Your final project must explicitly demonstrate attainment of two of the three course-level learning goals for the course (your choice of which two).
Example project ideas:
- Creating an online learning module, testing it out on your peers, writing about the experience and how addresses limitations of a typical CS class [LG1 + LG2]
- Creating a new and nifty CS assignment, testing it out on your peers, and writing about the experience and how it addresses limitations of a typical CS class [LG1 + LG2]
- Teaching a live CS class (as a guest lecture in an existing class, or in this class), and then writing about it with relevant historical context [LG1 + LG3]

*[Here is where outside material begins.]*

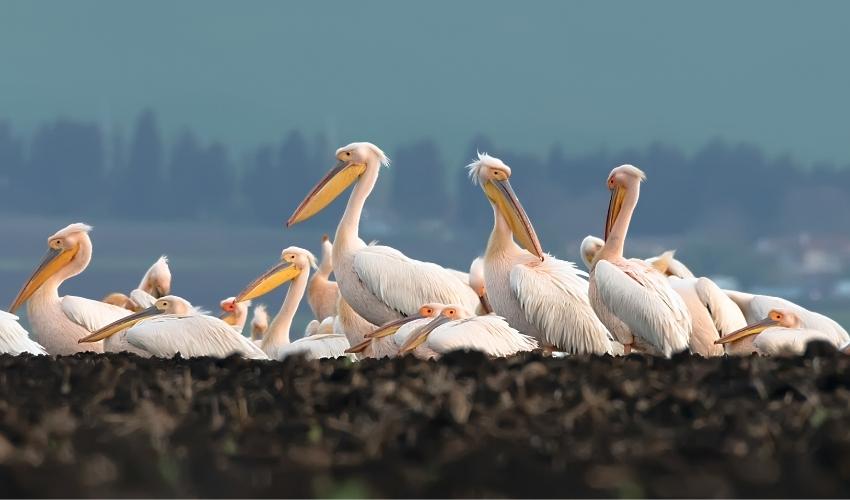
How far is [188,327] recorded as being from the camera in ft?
29.7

- A research paper on some piece of the socio-historical context of how CS is taught and how that explains a limitation of the status quo [LG2 + LG3]
You are explicitly encouraged to pick a project that will be of use to you outside the purview of this course. For example, writing a literature review that could be used as a chapter in your thesis/candidacy papers. Or developing a new assignment for a course you teach regularly, that you can also put in your teaching portfolio.
Project Proposal
Page limit: 3 pages
How to submit: in the #Projects channel, post a URL to an annotatable copy of your proposal (e.g. Google Docs, Overleaf) that your peers can collaboratively annotate
Using the report template (see above), answer using point-form:
- What would you like to do for your project? [200-400 words]
- Why do you want to do it? [100-300 words]
- Provide a rough timeline and list of things you'll need. Propose a deliverable to be your "milestone" at the end of term. [100-400 words]
- How will it benefit you beyond this course? [50-200 words]
- Which two course learning goals will it address and how? [200-400 words]
- What are some backup options you're considering? [100-200 words]
Project Milestone
The purpose of the Project Milestone is to for you to submit an intermediate stage of your project for feedback. It is primarily for formative feedback and its nature will depend on your project.
For example, if you are writing a literature review, your milestone could be an annotated bibliography. Or if you are creating teaching materials, you should have them drafted and piloted them on your peers, but haven't written up your reflection.
The more complete your project is by this stage, the more feedback you'll be able to get!